At 6 a.m., Genesis Church and The Salvation Army close their overnight shelter. Transportation is provided to 7hills Homeless Center, which opens early on these cold days to provide a warming center, coffee, breakfast and lunch, winter clothing and bathrooms. The 7hills center extends their normal operating hours to 6 p.m. to complement the Genesis Church shelter operating hours.
Jeff Crowder, Washington County's road superintendent, said his department has deployed some new equipment for this storm, with crews in the field being issued devices that can detect live power lines.
"With the wet ground we've got, it won't take much weight on the tops of these trees to bring them down," Crowder said. "If the trees are down on a line and they're still charged, these monitors can detect that. That way we can notify the power companies to come out and shut the lines down before we get into them. A lot of times you think that because the lines are down they're not active and sometimes, especially at night, you don't see the lines."
Dave Parker, spokesman for the Arkansas Department of Transportation, said the state has sent extra crews and equipment to Northwest Arkansas and workers were out treating some roads with a salt brine mixture as early as Monday morning. Parker said the timing of the storm made the decision to pre-treat "a judgment call."
"We understand that with the rain some of the salt brine may wash off, but if it helps even a little bit we're ahead of the game," Parker said.
Parker said that statewide, the dividing line for areas predicted to receive snow falls along Interstate 30 through Little Rock with areas to the northwest expected to get most of the snow.
"We've got extra crews out in Russellville, they're predicting some snow in Russellville and that area," he said. "We're in Fort Smith and in both Benton and Washington counties and the Northwest Arkansas area."
Some area schools have canceled in-person classes for today. Rogers, Springdale, Fort Smith and Fayetteville schools have moved to "alternate method of instruction" days for remote teaching. School buildings will be closed. Fort Smith district officials also announced the Peak Innovation Center will move to remote classes today as well.
Haas Hall will have remote learning at its Northwest Arkansas campuses.
The Bentonville School District declared a snow day today and will make up the day on May 26.
Tips for Driving in the Snow
• Stay home. Only go out if necessary.

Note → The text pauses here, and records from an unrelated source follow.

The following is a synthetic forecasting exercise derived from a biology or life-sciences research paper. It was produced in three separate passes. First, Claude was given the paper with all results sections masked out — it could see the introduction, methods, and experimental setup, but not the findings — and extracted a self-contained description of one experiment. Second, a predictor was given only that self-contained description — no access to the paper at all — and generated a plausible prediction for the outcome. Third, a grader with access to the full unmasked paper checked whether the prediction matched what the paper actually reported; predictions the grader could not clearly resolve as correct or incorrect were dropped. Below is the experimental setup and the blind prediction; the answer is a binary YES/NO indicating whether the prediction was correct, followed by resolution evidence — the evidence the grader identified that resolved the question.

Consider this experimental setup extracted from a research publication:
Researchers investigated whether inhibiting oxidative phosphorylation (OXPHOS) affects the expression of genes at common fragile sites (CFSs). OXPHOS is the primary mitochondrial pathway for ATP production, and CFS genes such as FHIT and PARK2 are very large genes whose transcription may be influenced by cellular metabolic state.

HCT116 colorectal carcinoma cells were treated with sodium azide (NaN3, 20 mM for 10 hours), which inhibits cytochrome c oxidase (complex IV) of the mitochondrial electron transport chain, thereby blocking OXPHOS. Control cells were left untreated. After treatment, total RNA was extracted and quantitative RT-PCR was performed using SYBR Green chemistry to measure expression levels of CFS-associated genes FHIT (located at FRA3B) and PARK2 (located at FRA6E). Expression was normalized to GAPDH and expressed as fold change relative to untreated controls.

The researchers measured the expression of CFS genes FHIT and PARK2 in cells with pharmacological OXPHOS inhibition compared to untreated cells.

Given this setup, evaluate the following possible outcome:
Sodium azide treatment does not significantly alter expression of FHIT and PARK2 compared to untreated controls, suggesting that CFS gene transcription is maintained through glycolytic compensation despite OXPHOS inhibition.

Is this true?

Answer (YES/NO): NO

Even if you can drive well in bad weather, it’s better to avoid taking unnecessary risks by venturing out.
• Clear all snow and ice off your vehicle. Make sure you have a clear field of view out all windows and mirrors before driving. Clean all snow and ice off your vehicle to reduce hazards for other vehicles on the road.
• Drive slowly. Always adjust your speed down to account for lower traction when driving on snow or ice.
• Accelerate and decelerate slowly. Apply the gas slowly to regain traction and avoid skids. Don’t try to get moving in a hurry and take time to slow down for a stoplight. Remember: It takes longer to slow down on icy roads.
• Increase your following distance to five to six seconds. This increased margin of safety will provide the longer distance needed if you have to stop.
• Know your brakes. Whether you have antilock brakes or not, keep the heel of your foot on the floor and use the ball of your foot to apply firm, steady pressure on the brake pedal.
• Don’t stop if you can avoid it. There’s a big difference in the amount of inertia it takes to start moving from a full stop versus how much it takes to get moving while still rolling. If you can slow down enough to keep rolling until a traffic light changes, do it.
• Don’t power up hills. Applying extra gas on snow-covered roads will just make your wheels spin. Try to get a little inertia going before you reach the hill and let that inertia carry you to the top. As you reach the crest of the hill, reduce your speed and proceed downhill slowly.
• Don’t stop going up a hill. There’s nothing worse than trying to get moving up a hill on an icy road. Get some inertia going on a flat roadway before you take on the hill.